Title: “DataQuest.io Guided Project: Investigating COVID-19 Virus Trends”
Author: “Charlie Ha”
Date: Aug 10, 2020
Output: html_notebook
A pneumonia of unknown cause detected in Wuhan, China was first internationally reported from China on 31 December 2019. Today we know this virus as Coronavirus. COVID-19 which stands for COronaVIrus Disease is the disease caused by this virus. Since then, the world has been engaged in the fight against this pandemic. Several measures have therefore been taken to “flatten the curve”. We have consequently experienced social distancing and many people have passed away as well.
In the solidarity to face this unprecedented global crisis, several organizations did not hesitate to share several datasets allowing the conduction of several kinds of analysis in order to understand this pandemic.
It is natural for us to analyze these datasets by ourselves to answer questions since we cannot always rely on the news, and we are data scientists.

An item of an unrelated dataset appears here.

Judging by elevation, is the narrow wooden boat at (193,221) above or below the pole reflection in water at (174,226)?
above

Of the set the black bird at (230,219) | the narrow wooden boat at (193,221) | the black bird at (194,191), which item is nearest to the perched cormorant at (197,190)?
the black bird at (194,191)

This analysis tries to provide an answer to this question:
Which countries have had the highest number of positive cases against the number of tests?
Step 1: Understanding the Data The full dataset is available from Kaggle: https://www.kaggle.com/lin0li/covid19testing
The following dataset has been prepared and available for download here: (https://dq-content.s3.amazonaws.com/505/covid19.csv) <- “covid19.cvs”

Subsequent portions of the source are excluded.